This repository contains three web scrapers designed to fetch job listings from different career platforms: Greenhouse, Lever, and Workday. Each scraper is implemented in Python and uses libraries such as Requests, BeautifulSoup, Selenium, and Pandas to extract and save job data.
- Greenhouse Scraper: Fetches job listings from Greenhouse career pages.
- Lever Scraper: Fetches job listings from Lever career pages.
- Workday Scraper: Fetches job listings from Workday career pages.
- CSV Output: Saves job data into CSV files for each platform.
- Error Logging: Logs companies that encounter errors during scraping.
- Python 3.x
- Requests
- BeautifulSoup
- Selenium
- Pandas
- ChromeDriver
-
Clone the repository: git clone https://github.com/your-username/Web-Crawlers.git
-
Install dependencies: pip install requests beautifulsoup4 selenium pandas
-
Download ChromeDriver: Ensure you have ChromeDriver installed and its path correctly set in the script.

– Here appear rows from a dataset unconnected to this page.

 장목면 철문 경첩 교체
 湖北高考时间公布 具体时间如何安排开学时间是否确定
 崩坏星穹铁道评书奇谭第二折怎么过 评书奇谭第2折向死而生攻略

You can download ChromeDriver from the ChromeDriver website.
-
Run the script: a. Greenhouse Scraper : python greenhouse.py b. Lever Scraper : python lever.py c. Workday Scraper : python workday.py
Each script will:
- Read company names or URLs from the respective configuration files.
- Scrape job listings from the corresponding career pages.
- Save the job data into CSV files in the respective output directories.
- Log any companies that encountered errors during scraping.
The script generates CSV files named {company_name}_jobs.csv. Each file contains the following columns:
Job Title: The title of the job. Job Location: The location of the job. Job Link: The URL to the job listing.
- CSS Selectors: If the job listings are not being scraped correctly, update the CSS selectors in css_selectors.json.
- ChromeDriver Path: Ensure the chrome_driver_path variable in the script points to the correct location of your ChromeDriver.